Dei personaggi delle sue vignette non si libera mai, anche quando posa il pennarello e spegne il pc, continuano a perseguitarlo, di solito solo nella sua testa

Natangelo non cerca aforismi senza tempo, epigrammi cinici, come si limitano a fare tanti suoi colleghi, ripetendo per decenni uno schema sempre uguale. In fondo Mario è un giornalista con tanto di tesserino che si esprime per vignette, fa (anche) informazione, non solo comicità e satira. Ma è anche un narratore che sta trovando il passo del racconto lungo. Nei reportage che realizza per il Fatto – dal meeting di Comunione e liberazione al confine dell’Ungheria nella crisi dei migranti – ai libri. Anche in un lavoro precedente, su Giorgio Napolitano, Natangelo aveva messo al centro la politica. Ma in “Pensavo fosse amore..” è ancora più chiaro il suo approccio e molto più matura la padronanza dei meccanismi narrativi. Per parafrasare Giorgio Gaber, a Natangelo non interessa la politica “in sé”, ma “la politica in me”.

Per parafrasare Giorgio Gaber, all’autore non interessa la politica “in sé”, ma “la politica in me”

Natangelo non è Sergio Staino o Altan. Il suo libro sulla politica non parla, in ultima analisi, davvero di politica. La usa come uno sfondo o un linguaggio di cui tutti conosciamo i codici, i personaggi, i tic. Trasformare storie individuali in racconti universali è quello che fa la letteratura. Natangelo ottiene lo stesso risultato seguendo il percorso inverso: in “Pensavo fosse amore…” usa Renzi, Napolitano, la cronaca, la vita di redazione con il direttore Marco Travaglio, insomma, il nostro vissuto collettivo, per far emergere la sua storia personale, e così renderla – per contrasto – anch’essa condivisa, comune.
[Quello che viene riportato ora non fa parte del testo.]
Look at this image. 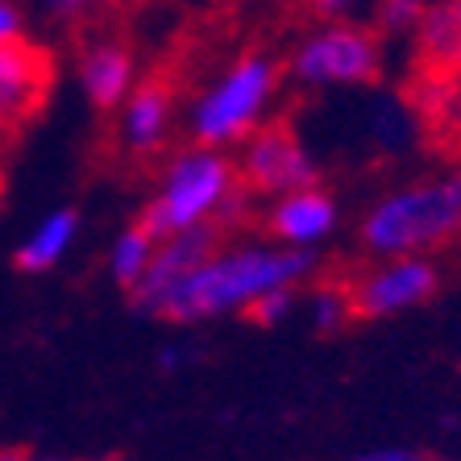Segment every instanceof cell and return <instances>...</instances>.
I'll return each instance as SVG.
<instances>
[{
    "label": "cell",
    "instance_id": "cell-16",
    "mask_svg": "<svg viewBox=\"0 0 461 461\" xmlns=\"http://www.w3.org/2000/svg\"><path fill=\"white\" fill-rule=\"evenodd\" d=\"M432 129L449 150H461V67L449 76H432Z\"/></svg>",
    "mask_w": 461,
    "mask_h": 461
},
{
    "label": "cell",
    "instance_id": "cell-25",
    "mask_svg": "<svg viewBox=\"0 0 461 461\" xmlns=\"http://www.w3.org/2000/svg\"><path fill=\"white\" fill-rule=\"evenodd\" d=\"M0 461H30L25 453H17V449H0Z\"/></svg>",
    "mask_w": 461,
    "mask_h": 461
},
{
    "label": "cell",
    "instance_id": "cell-12",
    "mask_svg": "<svg viewBox=\"0 0 461 461\" xmlns=\"http://www.w3.org/2000/svg\"><path fill=\"white\" fill-rule=\"evenodd\" d=\"M175 125V100H171V87L150 79V84H138L133 96L121 104V141L129 150L138 154H150L158 150L167 133Z\"/></svg>",
    "mask_w": 461,
    "mask_h": 461
},
{
    "label": "cell",
    "instance_id": "cell-27",
    "mask_svg": "<svg viewBox=\"0 0 461 461\" xmlns=\"http://www.w3.org/2000/svg\"><path fill=\"white\" fill-rule=\"evenodd\" d=\"M108 461H121V457H108Z\"/></svg>",
    "mask_w": 461,
    "mask_h": 461
},
{
    "label": "cell",
    "instance_id": "cell-1",
    "mask_svg": "<svg viewBox=\"0 0 461 461\" xmlns=\"http://www.w3.org/2000/svg\"><path fill=\"white\" fill-rule=\"evenodd\" d=\"M312 275H316L312 249H283L275 241L221 246L162 300L158 316L171 324H195L229 312H249L270 291H300Z\"/></svg>",
    "mask_w": 461,
    "mask_h": 461
},
{
    "label": "cell",
    "instance_id": "cell-10",
    "mask_svg": "<svg viewBox=\"0 0 461 461\" xmlns=\"http://www.w3.org/2000/svg\"><path fill=\"white\" fill-rule=\"evenodd\" d=\"M50 63L25 42H0V129H17L46 100Z\"/></svg>",
    "mask_w": 461,
    "mask_h": 461
},
{
    "label": "cell",
    "instance_id": "cell-5",
    "mask_svg": "<svg viewBox=\"0 0 461 461\" xmlns=\"http://www.w3.org/2000/svg\"><path fill=\"white\" fill-rule=\"evenodd\" d=\"M383 71V42L370 25H321L312 30L287 63V76L300 87H354L375 84Z\"/></svg>",
    "mask_w": 461,
    "mask_h": 461
},
{
    "label": "cell",
    "instance_id": "cell-21",
    "mask_svg": "<svg viewBox=\"0 0 461 461\" xmlns=\"http://www.w3.org/2000/svg\"><path fill=\"white\" fill-rule=\"evenodd\" d=\"M22 9H17V0H0V42H22Z\"/></svg>",
    "mask_w": 461,
    "mask_h": 461
},
{
    "label": "cell",
    "instance_id": "cell-15",
    "mask_svg": "<svg viewBox=\"0 0 461 461\" xmlns=\"http://www.w3.org/2000/svg\"><path fill=\"white\" fill-rule=\"evenodd\" d=\"M154 249H158V241H154L141 225L121 229L117 241H113V249H108V275H113V283H121L125 291L138 287V283L146 279L150 262H154Z\"/></svg>",
    "mask_w": 461,
    "mask_h": 461
},
{
    "label": "cell",
    "instance_id": "cell-24",
    "mask_svg": "<svg viewBox=\"0 0 461 461\" xmlns=\"http://www.w3.org/2000/svg\"><path fill=\"white\" fill-rule=\"evenodd\" d=\"M183 354H187V349H183V345H171V349H162V370H179L183 366Z\"/></svg>",
    "mask_w": 461,
    "mask_h": 461
},
{
    "label": "cell",
    "instance_id": "cell-14",
    "mask_svg": "<svg viewBox=\"0 0 461 461\" xmlns=\"http://www.w3.org/2000/svg\"><path fill=\"white\" fill-rule=\"evenodd\" d=\"M416 50L432 76H449L461 67V0L429 5L416 30Z\"/></svg>",
    "mask_w": 461,
    "mask_h": 461
},
{
    "label": "cell",
    "instance_id": "cell-18",
    "mask_svg": "<svg viewBox=\"0 0 461 461\" xmlns=\"http://www.w3.org/2000/svg\"><path fill=\"white\" fill-rule=\"evenodd\" d=\"M429 5L424 0H378L375 5V25L378 33H416L424 22Z\"/></svg>",
    "mask_w": 461,
    "mask_h": 461
},
{
    "label": "cell",
    "instance_id": "cell-7",
    "mask_svg": "<svg viewBox=\"0 0 461 461\" xmlns=\"http://www.w3.org/2000/svg\"><path fill=\"white\" fill-rule=\"evenodd\" d=\"M440 287V270L429 258H386L375 267L357 270L345 283L349 291V308L362 321H383V316H399L420 303H429Z\"/></svg>",
    "mask_w": 461,
    "mask_h": 461
},
{
    "label": "cell",
    "instance_id": "cell-4",
    "mask_svg": "<svg viewBox=\"0 0 461 461\" xmlns=\"http://www.w3.org/2000/svg\"><path fill=\"white\" fill-rule=\"evenodd\" d=\"M275 96H279V63L270 54H241L192 100L187 133L195 146L225 154V146H241L254 129H262Z\"/></svg>",
    "mask_w": 461,
    "mask_h": 461
},
{
    "label": "cell",
    "instance_id": "cell-3",
    "mask_svg": "<svg viewBox=\"0 0 461 461\" xmlns=\"http://www.w3.org/2000/svg\"><path fill=\"white\" fill-rule=\"evenodd\" d=\"M237 192H241V179H237V167L229 154L204 150V146H187V150H179L167 162V171L158 179V192L146 204L138 225L154 241L187 233V229H200V225L221 229V216L233 204Z\"/></svg>",
    "mask_w": 461,
    "mask_h": 461
},
{
    "label": "cell",
    "instance_id": "cell-17",
    "mask_svg": "<svg viewBox=\"0 0 461 461\" xmlns=\"http://www.w3.org/2000/svg\"><path fill=\"white\" fill-rule=\"evenodd\" d=\"M349 316H354V308H349V291H345V283H316V287L308 291V321H312V329H321V333H337Z\"/></svg>",
    "mask_w": 461,
    "mask_h": 461
},
{
    "label": "cell",
    "instance_id": "cell-11",
    "mask_svg": "<svg viewBox=\"0 0 461 461\" xmlns=\"http://www.w3.org/2000/svg\"><path fill=\"white\" fill-rule=\"evenodd\" d=\"M79 87H84L87 104L121 108L133 96V87H138L133 54L117 42H92L79 54Z\"/></svg>",
    "mask_w": 461,
    "mask_h": 461
},
{
    "label": "cell",
    "instance_id": "cell-8",
    "mask_svg": "<svg viewBox=\"0 0 461 461\" xmlns=\"http://www.w3.org/2000/svg\"><path fill=\"white\" fill-rule=\"evenodd\" d=\"M216 249H221V229L216 225H200V229H187V233L162 237L158 249H154L150 270H146V279L129 291L133 303H138L146 316H158L162 300H167L204 258H212Z\"/></svg>",
    "mask_w": 461,
    "mask_h": 461
},
{
    "label": "cell",
    "instance_id": "cell-9",
    "mask_svg": "<svg viewBox=\"0 0 461 461\" xmlns=\"http://www.w3.org/2000/svg\"><path fill=\"white\" fill-rule=\"evenodd\" d=\"M337 221H341V208L321 183L316 187H303V192H291V195H279L270 200L262 225H267L270 241L283 249H312L321 241L337 233Z\"/></svg>",
    "mask_w": 461,
    "mask_h": 461
},
{
    "label": "cell",
    "instance_id": "cell-6",
    "mask_svg": "<svg viewBox=\"0 0 461 461\" xmlns=\"http://www.w3.org/2000/svg\"><path fill=\"white\" fill-rule=\"evenodd\" d=\"M237 179L249 195H291L303 187H316V158L308 154L287 125H262L254 129L241 150H237Z\"/></svg>",
    "mask_w": 461,
    "mask_h": 461
},
{
    "label": "cell",
    "instance_id": "cell-2",
    "mask_svg": "<svg viewBox=\"0 0 461 461\" xmlns=\"http://www.w3.org/2000/svg\"><path fill=\"white\" fill-rule=\"evenodd\" d=\"M461 233V167L386 192L362 221V246L386 258H424Z\"/></svg>",
    "mask_w": 461,
    "mask_h": 461
},
{
    "label": "cell",
    "instance_id": "cell-26",
    "mask_svg": "<svg viewBox=\"0 0 461 461\" xmlns=\"http://www.w3.org/2000/svg\"><path fill=\"white\" fill-rule=\"evenodd\" d=\"M33 461H67V457H33Z\"/></svg>",
    "mask_w": 461,
    "mask_h": 461
},
{
    "label": "cell",
    "instance_id": "cell-23",
    "mask_svg": "<svg viewBox=\"0 0 461 461\" xmlns=\"http://www.w3.org/2000/svg\"><path fill=\"white\" fill-rule=\"evenodd\" d=\"M357 461H420V457L408 449H378V453H366V457H357Z\"/></svg>",
    "mask_w": 461,
    "mask_h": 461
},
{
    "label": "cell",
    "instance_id": "cell-19",
    "mask_svg": "<svg viewBox=\"0 0 461 461\" xmlns=\"http://www.w3.org/2000/svg\"><path fill=\"white\" fill-rule=\"evenodd\" d=\"M291 312H295V291H270V295H262L246 316L254 324H262V329H275V324L287 321Z\"/></svg>",
    "mask_w": 461,
    "mask_h": 461
},
{
    "label": "cell",
    "instance_id": "cell-13",
    "mask_svg": "<svg viewBox=\"0 0 461 461\" xmlns=\"http://www.w3.org/2000/svg\"><path fill=\"white\" fill-rule=\"evenodd\" d=\"M76 237H79V212L76 208H54V212H46L42 221L30 229V237L17 246L13 262H17V270H25V275L54 270L71 254Z\"/></svg>",
    "mask_w": 461,
    "mask_h": 461
},
{
    "label": "cell",
    "instance_id": "cell-22",
    "mask_svg": "<svg viewBox=\"0 0 461 461\" xmlns=\"http://www.w3.org/2000/svg\"><path fill=\"white\" fill-rule=\"evenodd\" d=\"M357 5H362V0H312V13L324 17V22H341V17H349Z\"/></svg>",
    "mask_w": 461,
    "mask_h": 461
},
{
    "label": "cell",
    "instance_id": "cell-20",
    "mask_svg": "<svg viewBox=\"0 0 461 461\" xmlns=\"http://www.w3.org/2000/svg\"><path fill=\"white\" fill-rule=\"evenodd\" d=\"M104 5H113V0H46V9H50L59 22L84 17V13H92V9H104Z\"/></svg>",
    "mask_w": 461,
    "mask_h": 461
}]
</instances>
In anni che non sono più di individualismo ma semplicemente di solitudine, neppure la tv è rimasta a creare il sostrato di un’identità popolare diffusa, a darci un argomento di conversazione al mattino. Il web spinge a creare confortevoli nicchie di isolamento. Non ci restano che il calcio e la politica, come terreno condiviso. Anche Zerocalcare e Gipi, i due giganti del fumetto italiano che con ironia Natangelo evoca nel suo libro (“pensavo che Zerocalcare fosse il tuo pseudonimo”, dice il Renzi nella testa di Nat), hanno cercato di costruire un legame con i propri lettori basato sulla ricerca di qualcosa di sentito da tutti, o almeno da molti, un’ancora a cui appendere la narrazione. Gipi creando una provincia astratta, nessun luogo e dunque tutti i luoghi, anonima come quasi tutta l’Italia di città. Zerocalcare usa una leva più generazionale, i lettori entrano in sintonia perché hanno le stesse esperienze di consumo: il Game Boy, le merendine, le serie tv scaricate da Torrent.

 Natangelo ha intuito che la politica “personale” – fatta di frammenti di talk show rivisti sul web, di canzoni del senatore Razzi, di hashtag indignati – può essere un collante tra i suoi lettori

 

Natangelo ha intuito invece che anche la politica può svolgere una analoga funzione di collante. Ma non la politica vera, quella delle sezioni, delle feste dell’Unità, dei comizi. No, quella politica personale che è fatta di frammenti di talk show rivisti sul web, di canzoni del senatore Razzi, di hashtag indignati, di vaghe sensazioni e slogan ripetuti, come quelli che nel libro Nat si vede infliggere dalla fidanzata (vero centro del libro, in una funzione anche catartica). E allora Natangelo la usa, per raccontare una relazione entusiasmante e caduca, i suoi trent’anni incerti e precari come sono per tutti noi trentenni, anche per quelli che non hanno un contratto precario, l’assuefazione al peggio che toglie anche la capacità di indignarsi, soprattutto a chi si guadagna da vivere raccontando, ogni giorno, nuovi scandali ed effimere baruffe parlamentari. Il titolo va preso sul serio, ma ribaltato: pensavamo fosse Matteo Renzi, l’argomento di questo libro, invece era amore.